▶ Source excerpt
##########
Well Alan there are temptations all the time in life. But I have sufficient faith in the integrity of people who run universities in this country to believe that in the overwhelming majority of cases if not in all cases those temptations would be resisted. But if people have evidence that this is happening let them present that evidence to the university governing bodies, let them present that evidence to any forum they wish and it ought to be investigated. It would be very serious and we would want it properly investigated and rooted out. But the basis of education in this country at a tertiary level has historically been one of the academic independence of the universities themselves. I mean they pride themselves, quite properly because it's in the long classical tradition of education that universities are autonomous and they're not, in terms of their academic administration, they're not interfered with by government. So that of course gives them a freedom but it also gives them the responsibility that if allegations of this kind are made they have to investigate them and they have to satisfy us and they have to satisfy the community that it's not occurring. Now there's just been some generalised allegations and in fairness to the universities we shouldn't assume that those allegations are correct. I'd like to see a lot more evidence before I started to believe that those allegations have real substance.
##########
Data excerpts
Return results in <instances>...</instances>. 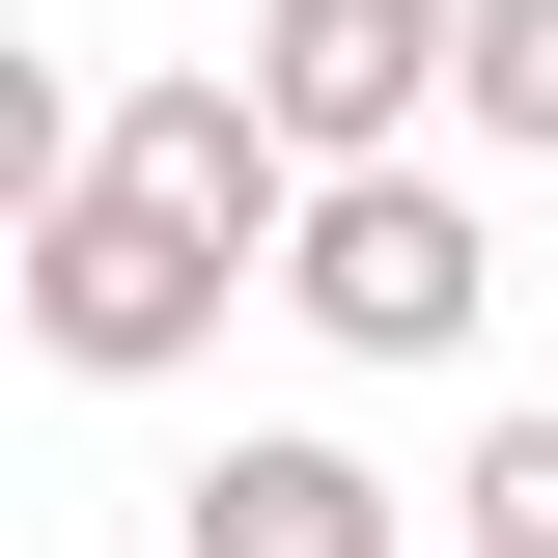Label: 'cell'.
<instances>
[{
	"instance_id": "2",
	"label": "cell",
	"mask_w": 558,
	"mask_h": 558,
	"mask_svg": "<svg viewBox=\"0 0 558 558\" xmlns=\"http://www.w3.org/2000/svg\"><path fill=\"white\" fill-rule=\"evenodd\" d=\"M223 307H252V252H196L168 196H112V168H57V196H28V336H57L84 391H168V363H223Z\"/></svg>"
},
{
	"instance_id": "3",
	"label": "cell",
	"mask_w": 558,
	"mask_h": 558,
	"mask_svg": "<svg viewBox=\"0 0 558 558\" xmlns=\"http://www.w3.org/2000/svg\"><path fill=\"white\" fill-rule=\"evenodd\" d=\"M252 112L307 168H418L475 112V0H252Z\"/></svg>"
},
{
	"instance_id": "5",
	"label": "cell",
	"mask_w": 558,
	"mask_h": 558,
	"mask_svg": "<svg viewBox=\"0 0 558 558\" xmlns=\"http://www.w3.org/2000/svg\"><path fill=\"white\" fill-rule=\"evenodd\" d=\"M168 558H447V531L363 475L336 418H252V447H196V475H168Z\"/></svg>"
},
{
	"instance_id": "6",
	"label": "cell",
	"mask_w": 558,
	"mask_h": 558,
	"mask_svg": "<svg viewBox=\"0 0 558 558\" xmlns=\"http://www.w3.org/2000/svg\"><path fill=\"white\" fill-rule=\"evenodd\" d=\"M447 558H558V391L447 447Z\"/></svg>"
},
{
	"instance_id": "1",
	"label": "cell",
	"mask_w": 558,
	"mask_h": 558,
	"mask_svg": "<svg viewBox=\"0 0 558 558\" xmlns=\"http://www.w3.org/2000/svg\"><path fill=\"white\" fill-rule=\"evenodd\" d=\"M279 307H307L336 363H447V336L502 307V223L447 196V140H418V168H307V252H279Z\"/></svg>"
},
{
	"instance_id": "7",
	"label": "cell",
	"mask_w": 558,
	"mask_h": 558,
	"mask_svg": "<svg viewBox=\"0 0 558 558\" xmlns=\"http://www.w3.org/2000/svg\"><path fill=\"white\" fill-rule=\"evenodd\" d=\"M447 140H502V168H558V0H475V112Z\"/></svg>"
},
{
	"instance_id": "4",
	"label": "cell",
	"mask_w": 558,
	"mask_h": 558,
	"mask_svg": "<svg viewBox=\"0 0 558 558\" xmlns=\"http://www.w3.org/2000/svg\"><path fill=\"white\" fill-rule=\"evenodd\" d=\"M84 168H112V196H168L196 223V252H307V140L252 112V57H168V84H112V112H84Z\"/></svg>"
}]
</instances>
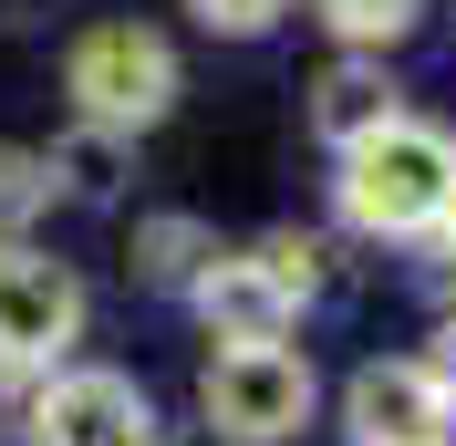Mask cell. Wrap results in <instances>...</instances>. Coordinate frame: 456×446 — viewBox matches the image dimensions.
Returning <instances> with one entry per match:
<instances>
[{
  "label": "cell",
  "mask_w": 456,
  "mask_h": 446,
  "mask_svg": "<svg viewBox=\"0 0 456 446\" xmlns=\"http://www.w3.org/2000/svg\"><path fill=\"white\" fill-rule=\"evenodd\" d=\"M31 446H156V405H145L135 374L73 363L31 394Z\"/></svg>",
  "instance_id": "277c9868"
},
{
  "label": "cell",
  "mask_w": 456,
  "mask_h": 446,
  "mask_svg": "<svg viewBox=\"0 0 456 446\" xmlns=\"http://www.w3.org/2000/svg\"><path fill=\"white\" fill-rule=\"evenodd\" d=\"M342 425H353V446H446L456 416L426 363H363L342 384Z\"/></svg>",
  "instance_id": "8992f818"
},
{
  "label": "cell",
  "mask_w": 456,
  "mask_h": 446,
  "mask_svg": "<svg viewBox=\"0 0 456 446\" xmlns=\"http://www.w3.org/2000/svg\"><path fill=\"white\" fill-rule=\"evenodd\" d=\"M84 333V280L42 250H0V363L31 374V363H62Z\"/></svg>",
  "instance_id": "5b68a950"
},
{
  "label": "cell",
  "mask_w": 456,
  "mask_h": 446,
  "mask_svg": "<svg viewBox=\"0 0 456 446\" xmlns=\"http://www.w3.org/2000/svg\"><path fill=\"white\" fill-rule=\"evenodd\" d=\"M187 11H198L208 31H239V42H249V31H270L290 11V0H187Z\"/></svg>",
  "instance_id": "5bb4252c"
},
{
  "label": "cell",
  "mask_w": 456,
  "mask_h": 446,
  "mask_svg": "<svg viewBox=\"0 0 456 446\" xmlns=\"http://www.w3.org/2000/svg\"><path fill=\"white\" fill-rule=\"evenodd\" d=\"M446 239H456V208H446Z\"/></svg>",
  "instance_id": "2e32d148"
},
{
  "label": "cell",
  "mask_w": 456,
  "mask_h": 446,
  "mask_svg": "<svg viewBox=\"0 0 456 446\" xmlns=\"http://www.w3.org/2000/svg\"><path fill=\"white\" fill-rule=\"evenodd\" d=\"M415 363H426V374H436V394H446V416H456V311H446V322H436V343H426V353H415Z\"/></svg>",
  "instance_id": "9a60e30c"
},
{
  "label": "cell",
  "mask_w": 456,
  "mask_h": 446,
  "mask_svg": "<svg viewBox=\"0 0 456 446\" xmlns=\"http://www.w3.org/2000/svg\"><path fill=\"white\" fill-rule=\"evenodd\" d=\"M62 94H73V114L104 125V136H145V125L176 104V53H167V31H145V21L84 31L73 62H62Z\"/></svg>",
  "instance_id": "7a4b0ae2"
},
{
  "label": "cell",
  "mask_w": 456,
  "mask_h": 446,
  "mask_svg": "<svg viewBox=\"0 0 456 446\" xmlns=\"http://www.w3.org/2000/svg\"><path fill=\"white\" fill-rule=\"evenodd\" d=\"M332 197H342V219L363 228V239H426V228H446V208H456V136L395 114L384 136L342 145Z\"/></svg>",
  "instance_id": "6da1fadb"
},
{
  "label": "cell",
  "mask_w": 456,
  "mask_h": 446,
  "mask_svg": "<svg viewBox=\"0 0 456 446\" xmlns=\"http://www.w3.org/2000/svg\"><path fill=\"white\" fill-rule=\"evenodd\" d=\"M259 270H270V280L290 291V301H301V291L322 280V239H301V228H281V239H259Z\"/></svg>",
  "instance_id": "4fadbf2b"
},
{
  "label": "cell",
  "mask_w": 456,
  "mask_h": 446,
  "mask_svg": "<svg viewBox=\"0 0 456 446\" xmlns=\"http://www.w3.org/2000/svg\"><path fill=\"white\" fill-rule=\"evenodd\" d=\"M312 353H290V343H239V353H218L198 374V416L218 425V436L239 446H281L312 425Z\"/></svg>",
  "instance_id": "3957f363"
},
{
  "label": "cell",
  "mask_w": 456,
  "mask_h": 446,
  "mask_svg": "<svg viewBox=\"0 0 456 446\" xmlns=\"http://www.w3.org/2000/svg\"><path fill=\"white\" fill-rule=\"evenodd\" d=\"M208 260H218V239H208L198 219H176V208L135 228V270H145V280H198Z\"/></svg>",
  "instance_id": "9c48e42d"
},
{
  "label": "cell",
  "mask_w": 456,
  "mask_h": 446,
  "mask_svg": "<svg viewBox=\"0 0 456 446\" xmlns=\"http://www.w3.org/2000/svg\"><path fill=\"white\" fill-rule=\"evenodd\" d=\"M322 31L332 42H353V53H384V42H404V31L426 21V0H312Z\"/></svg>",
  "instance_id": "30bf717a"
},
{
  "label": "cell",
  "mask_w": 456,
  "mask_h": 446,
  "mask_svg": "<svg viewBox=\"0 0 456 446\" xmlns=\"http://www.w3.org/2000/svg\"><path fill=\"white\" fill-rule=\"evenodd\" d=\"M42 197H53V156H31V145H0V228H21Z\"/></svg>",
  "instance_id": "7c38bea8"
},
{
  "label": "cell",
  "mask_w": 456,
  "mask_h": 446,
  "mask_svg": "<svg viewBox=\"0 0 456 446\" xmlns=\"http://www.w3.org/2000/svg\"><path fill=\"white\" fill-rule=\"evenodd\" d=\"M114 177H125V136H104V125H73V136L53 145V187H73V197H114Z\"/></svg>",
  "instance_id": "8fae6325"
},
{
  "label": "cell",
  "mask_w": 456,
  "mask_h": 446,
  "mask_svg": "<svg viewBox=\"0 0 456 446\" xmlns=\"http://www.w3.org/2000/svg\"><path fill=\"white\" fill-rule=\"evenodd\" d=\"M395 73H384V53H342L332 73L312 84V125H322V145H363V136H384L395 125Z\"/></svg>",
  "instance_id": "ba28073f"
},
{
  "label": "cell",
  "mask_w": 456,
  "mask_h": 446,
  "mask_svg": "<svg viewBox=\"0 0 456 446\" xmlns=\"http://www.w3.org/2000/svg\"><path fill=\"white\" fill-rule=\"evenodd\" d=\"M187 301H198V322L218 333V353H239V343H290V322H301V301L259 270V250H218L187 280Z\"/></svg>",
  "instance_id": "52a82bcc"
}]
</instances>
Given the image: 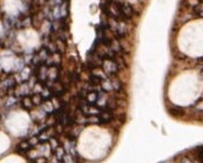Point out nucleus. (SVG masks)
<instances>
[{
  "instance_id": "obj_1",
  "label": "nucleus",
  "mask_w": 203,
  "mask_h": 163,
  "mask_svg": "<svg viewBox=\"0 0 203 163\" xmlns=\"http://www.w3.org/2000/svg\"><path fill=\"white\" fill-rule=\"evenodd\" d=\"M29 116L23 110L11 112L6 120V126L12 135L20 137L27 133L29 126Z\"/></svg>"
},
{
  "instance_id": "obj_3",
  "label": "nucleus",
  "mask_w": 203,
  "mask_h": 163,
  "mask_svg": "<svg viewBox=\"0 0 203 163\" xmlns=\"http://www.w3.org/2000/svg\"><path fill=\"white\" fill-rule=\"evenodd\" d=\"M16 58L14 55L9 51L2 52L0 54V66L6 70H11L13 68Z\"/></svg>"
},
{
  "instance_id": "obj_5",
  "label": "nucleus",
  "mask_w": 203,
  "mask_h": 163,
  "mask_svg": "<svg viewBox=\"0 0 203 163\" xmlns=\"http://www.w3.org/2000/svg\"><path fill=\"white\" fill-rule=\"evenodd\" d=\"M0 162H25V160L17 155H11L6 156L2 160H0Z\"/></svg>"
},
{
  "instance_id": "obj_6",
  "label": "nucleus",
  "mask_w": 203,
  "mask_h": 163,
  "mask_svg": "<svg viewBox=\"0 0 203 163\" xmlns=\"http://www.w3.org/2000/svg\"><path fill=\"white\" fill-rule=\"evenodd\" d=\"M120 11H122V13H123L125 16H128V17H131L132 13H133V9H132V7L128 4V3H124L123 5L120 6Z\"/></svg>"
},
{
  "instance_id": "obj_7",
  "label": "nucleus",
  "mask_w": 203,
  "mask_h": 163,
  "mask_svg": "<svg viewBox=\"0 0 203 163\" xmlns=\"http://www.w3.org/2000/svg\"><path fill=\"white\" fill-rule=\"evenodd\" d=\"M169 113L171 115L175 116V117H179V116H182L184 110H183L182 107H172L171 109H169Z\"/></svg>"
},
{
  "instance_id": "obj_8",
  "label": "nucleus",
  "mask_w": 203,
  "mask_h": 163,
  "mask_svg": "<svg viewBox=\"0 0 203 163\" xmlns=\"http://www.w3.org/2000/svg\"><path fill=\"white\" fill-rule=\"evenodd\" d=\"M1 31H2V27H1V25H0V34H1Z\"/></svg>"
},
{
  "instance_id": "obj_4",
  "label": "nucleus",
  "mask_w": 203,
  "mask_h": 163,
  "mask_svg": "<svg viewBox=\"0 0 203 163\" xmlns=\"http://www.w3.org/2000/svg\"><path fill=\"white\" fill-rule=\"evenodd\" d=\"M9 144H11L9 138L4 132L0 131V155L7 151L9 147Z\"/></svg>"
},
{
  "instance_id": "obj_2",
  "label": "nucleus",
  "mask_w": 203,
  "mask_h": 163,
  "mask_svg": "<svg viewBox=\"0 0 203 163\" xmlns=\"http://www.w3.org/2000/svg\"><path fill=\"white\" fill-rule=\"evenodd\" d=\"M18 41L20 44L25 48L36 47L40 44V38L38 33L33 29H25L18 34Z\"/></svg>"
}]
</instances>
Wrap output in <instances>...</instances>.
##########
▶ Given problem 1
Condense the paragraph in the interview remarks on universities that begins "Well Alan there are temptations" into a short bulleted list of its main points.
▶ Given problem 2
Carry on the interview remarks on universities, starting right after their final sentence.

▶ Task result 1
- Temptations exist in life, but the speaker trusts that those running the country's universities would resist them in the overwhelming majority of cases, if not all.
- Anyone with evidence of wrongdoing should present it to university governing bodies or any other forum, and it should be investigated.
- Such conduct would be very serious and would need to be properly investigated and rooted out.
- Tertiary education in the country has historically rested on the academic independence of universities, which, in the classical tradition, are autonomous and free from government interference in academic administration.
- That freedom brings the responsibility to investigate allegations and to satisfy the government and the community that the problem is not occurring.
- The allegations so far have been generalized. In fairness to the universities, they should not be assumed correct, and the speaker wants much more evidence before believing they have substance.

▶ Task result 2
JONES:

You announced yesterday, thank you Prime Minister for that answer, you announced yesterday the government would provide a tax concession of 125% on all R&D spending by companies. You would be aware would you not that a couple of years ago the Productivity Commission suggested that may not be the smartest way to go about encouraging R&D, that it might be such that taxpayers' money was being wasted on subsidising spending that would have taken place anyway and that countries overseas like Canada and the United States and France and so on provide the tax concession to spending over and above a company's normal spending level? Can you see the difference between those competing approaches?

PRIME MINISTER:

Yes I can and I think we've struck the right compromise. We have kept the 125% concessional rate for the generality of R&D spending and we have resisted requests to increase the general rate to 150%.

JONES:

But you've stuck it up to 175% for additional investment.

PRIME MINISTER:

For demonstrated increased research and development effort over and above what would have in any event occurred and which under the guidelines might attract 125%. I mean there are arguments on both sides of this.

JONES:

So in other words you get 125% for all.for existing R&D spending, but additional spending will incur 175% tax deduction. Is that right?

PRIME MINISTER:

That's the new scheme. We think that is a fair compromise. We think it is better for the taxpayer than increasing the general rate to say 150%.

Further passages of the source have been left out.